◆ **What needs to be done**: Print out the entries below with no edits.
** start of Input **
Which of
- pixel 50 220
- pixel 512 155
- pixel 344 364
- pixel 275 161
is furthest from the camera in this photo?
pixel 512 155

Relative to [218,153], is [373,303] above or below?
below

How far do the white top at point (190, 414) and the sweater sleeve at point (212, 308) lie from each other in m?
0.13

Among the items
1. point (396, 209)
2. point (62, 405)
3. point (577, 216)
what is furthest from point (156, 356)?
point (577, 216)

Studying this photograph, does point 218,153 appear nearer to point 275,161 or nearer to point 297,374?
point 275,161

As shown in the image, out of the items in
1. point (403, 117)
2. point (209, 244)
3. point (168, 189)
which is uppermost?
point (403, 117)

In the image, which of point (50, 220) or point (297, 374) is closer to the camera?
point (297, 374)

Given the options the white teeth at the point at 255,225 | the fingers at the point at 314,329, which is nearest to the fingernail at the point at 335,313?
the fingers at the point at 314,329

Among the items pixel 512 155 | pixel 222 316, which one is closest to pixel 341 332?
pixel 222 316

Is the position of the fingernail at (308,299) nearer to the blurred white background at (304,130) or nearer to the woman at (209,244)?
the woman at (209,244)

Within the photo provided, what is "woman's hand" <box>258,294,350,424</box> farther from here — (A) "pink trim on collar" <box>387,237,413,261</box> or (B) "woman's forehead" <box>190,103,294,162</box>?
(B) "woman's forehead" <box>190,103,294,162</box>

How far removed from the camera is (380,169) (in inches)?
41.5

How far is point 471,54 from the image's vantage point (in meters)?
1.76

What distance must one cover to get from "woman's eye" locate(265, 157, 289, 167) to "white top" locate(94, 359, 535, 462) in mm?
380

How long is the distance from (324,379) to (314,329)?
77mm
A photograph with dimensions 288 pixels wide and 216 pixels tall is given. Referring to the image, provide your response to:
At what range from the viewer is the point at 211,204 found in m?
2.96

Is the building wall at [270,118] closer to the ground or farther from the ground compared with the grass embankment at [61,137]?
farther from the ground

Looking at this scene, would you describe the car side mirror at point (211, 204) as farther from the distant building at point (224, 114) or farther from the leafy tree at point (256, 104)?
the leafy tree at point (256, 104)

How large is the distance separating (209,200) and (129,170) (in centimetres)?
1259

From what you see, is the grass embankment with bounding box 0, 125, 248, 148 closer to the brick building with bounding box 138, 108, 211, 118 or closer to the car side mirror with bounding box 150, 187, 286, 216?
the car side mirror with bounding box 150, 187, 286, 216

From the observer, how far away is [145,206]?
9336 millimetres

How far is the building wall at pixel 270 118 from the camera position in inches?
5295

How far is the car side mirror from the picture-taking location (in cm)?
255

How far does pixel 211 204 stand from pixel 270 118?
** end of Input **
◆ **Exercise solution**:
Which of
- pixel 50 220
- pixel 512 155
- pixel 344 364
- pixel 275 161
is furthest from the camera in this photo?
pixel 512 155

Relative to [218,153], is [373,303] above or below?
below

How far do the white top at point (190, 414) and the sweater sleeve at point (212, 308) lie from each other in m?
0.13

Among the items
1. point (396, 209)
2. point (62, 405)
3. point (577, 216)
what is furthest from point (156, 356)?
point (577, 216)

Studying this photograph, does point 218,153 appear nearer to point 275,161 or nearer to point 297,374?
point 275,161

As shown in the image, out of the items in
1. point (403, 117)
2. point (209, 244)
3. point (168, 189)
which is uppermost?
point (403, 117)

In the image, which of point (50, 220) or point (297, 374) is closer to the camera?
point (297, 374)

Given the options the white teeth at the point at 255,225 | the fingers at the point at 314,329, which is nearest to the fingernail at the point at 335,313?
the fingers at the point at 314,329

Among the items pixel 512 155 | pixel 222 316, which one is closest to pixel 341 332?
pixel 222 316

Is the position of the fingernail at (308,299) nearer to the blurred white background at (304,130) or nearer to the woman at (209,244)?
the woman at (209,244)

Within the photo provided, what is "woman's hand" <box>258,294,350,424</box> farther from here — (A) "pink trim on collar" <box>387,237,413,261</box> or (B) "woman's forehead" <box>190,103,294,162</box>?
(B) "woman's forehead" <box>190,103,294,162</box>

How far removed from the camera is (380,169) (in inches)?
41.5

How far is point 471,54 from the image's vantage point (in meters)?
1.76

What distance must one cover to get from "woman's eye" locate(265, 157, 289, 167) to "white top" locate(94, 359, 535, 462) in mm?
380

How long is the distance from (324,379) to (314,329)?
77mm
A photograph with dimensions 288 pixels wide and 216 pixels tall is given. Referring to the image, provide your response to:
At what range from the viewer is the point at 211,204 found in m?
2.96

Is the building wall at [270,118] closer to the ground or farther from the ground compared with the grass embankment at [61,137]?
farther from the ground

Looking at this scene, would you describe the car side mirror at point (211, 204) as farther from the distant building at point (224, 114) or farther from the leafy tree at point (256, 104)?
the leafy tree at point (256, 104)

How large is the distance separating (209,200) and (129,170) (in centimetres)?
1259

From what you see, is the grass embankment with bounding box 0, 125, 248, 148 closer to the brick building with bounding box 138, 108, 211, 118 or closer to the car side mirror with bounding box 150, 187, 286, 216?
the car side mirror with bounding box 150, 187, 286, 216

From the observer, how far away is [145,206]?
9336 millimetres

How far is the building wall at pixel 270 118 from the camera position in inches?
5295

How far is the car side mirror from the picture-taking location (in cm)?
255

How far does pixel 211 204 stand from pixel 270 118?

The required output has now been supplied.